---------- TEXT BLOCK
Another possible explanation is that following Sunday Mass, it was common for the priest to visit homes of the villagers and enjoy dinner with them. The more pleasant experiences for the priest would entice them to come back to that particular home more frequently. As a means for the family to let the priest know that he might be overextending his welcome, they would serve this pasta which had later earned the name strozzapreti. Another origin story is that the pasta resembles a clerical collar, commonly referred to as a "priest choker".

==Description==
The name strozzapreti can refer either to a fresh pasta type or to a gnocchi type.

===Pasta types===
- In the cuisine of Romagna strozzapreti are short twisted cords obtained by hand from water and flour pasta, as shown on Sonia Peronaci's website. In the countryside between Faenza and Lugo, strozzapreti col nodo are widespread, obtained by knotting each piece of pasta after twisting it on itself.
- In the cuisine of Imola and Ravenna between the end of the 1800s and the middle of the 1900s, strozzapreti were called "suffocated priests", a terminology that has since disappeared, and were slightly larger.
- In Emilia the dough is made from flour, water, Parmesan cheese, and egg whites, all beaten together.
- In Umbrian cuisine the term strozzapreti or strangozzi means a long pasta with a square section made of water and flour.
- In the Roman cuisine the strozzapreti are spaghettoni pulled by hand. In the area of Viterbo, the stratto is a handmade pasta, typical of the town of Blera, seasoned with tartufi.
--------------------
YOUR GOAL:
Answer these questions from the strozzapreti text.
(a) In one origin story, what does the pasta resemble?
(b) In Emilia, what is the dough made from?
(c) In Umbrian cuisine, what kind of pasta does the term strozzapreti mean?
---------- DATA SHOWN
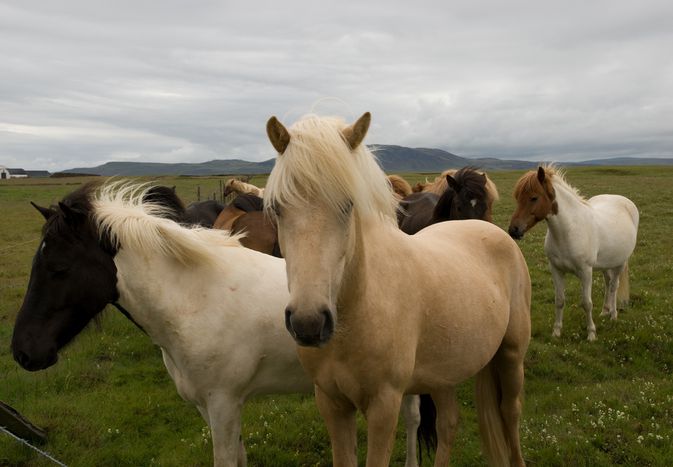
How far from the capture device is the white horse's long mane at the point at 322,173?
7.18 ft

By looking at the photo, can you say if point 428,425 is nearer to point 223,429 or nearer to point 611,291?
point 223,429

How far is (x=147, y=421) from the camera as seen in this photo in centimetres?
563

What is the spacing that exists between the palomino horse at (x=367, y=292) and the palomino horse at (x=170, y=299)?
919 mm

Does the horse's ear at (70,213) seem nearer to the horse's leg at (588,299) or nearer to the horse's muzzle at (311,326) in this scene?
the horse's muzzle at (311,326)

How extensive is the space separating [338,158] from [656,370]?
656 cm

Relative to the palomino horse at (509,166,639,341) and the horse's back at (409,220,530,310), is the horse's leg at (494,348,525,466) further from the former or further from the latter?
the palomino horse at (509,166,639,341)

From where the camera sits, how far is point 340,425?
2982 millimetres

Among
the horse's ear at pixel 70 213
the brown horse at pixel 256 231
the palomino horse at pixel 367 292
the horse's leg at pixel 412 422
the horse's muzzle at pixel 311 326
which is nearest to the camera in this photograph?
the horse's muzzle at pixel 311 326

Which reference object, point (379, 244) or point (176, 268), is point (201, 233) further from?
point (379, 244)

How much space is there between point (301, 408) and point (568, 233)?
18.3 feet

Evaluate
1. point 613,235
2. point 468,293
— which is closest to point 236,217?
point 468,293

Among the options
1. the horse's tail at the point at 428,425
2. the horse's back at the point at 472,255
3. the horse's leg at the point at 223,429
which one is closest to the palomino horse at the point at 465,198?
the horse's back at the point at 472,255

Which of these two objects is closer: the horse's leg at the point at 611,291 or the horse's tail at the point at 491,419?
the horse's tail at the point at 491,419

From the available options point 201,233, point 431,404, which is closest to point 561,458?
point 431,404
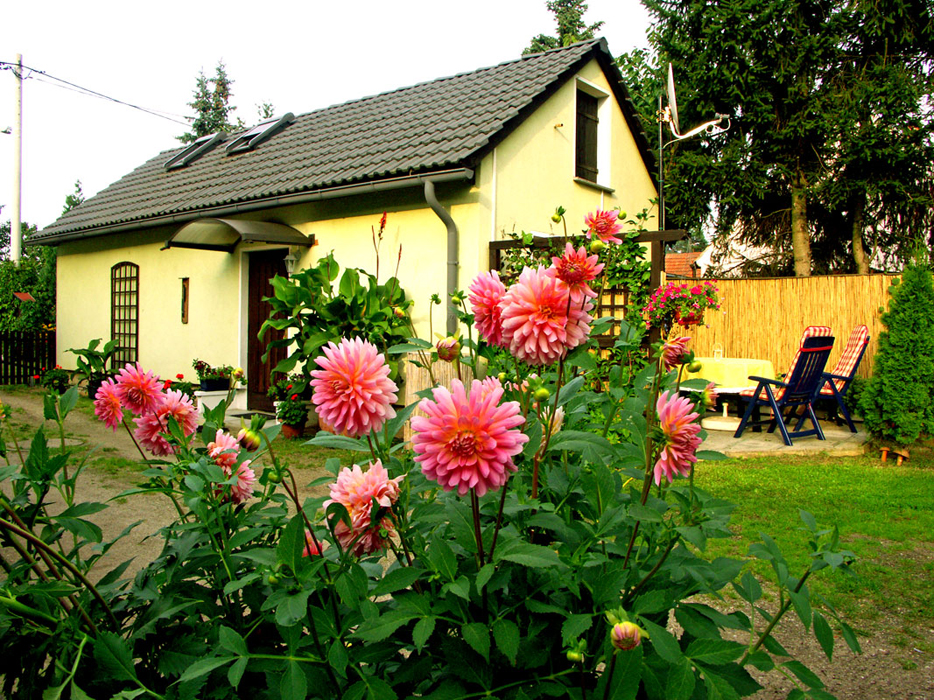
--------------------
YOUR RESPONSE:
(a) A clerical collar, commonly called a "priest choker."
(b) Flour, water, Parmesan cheese, and egg whites, all beaten together.
(c) A long pasta with a square section made of water and flour.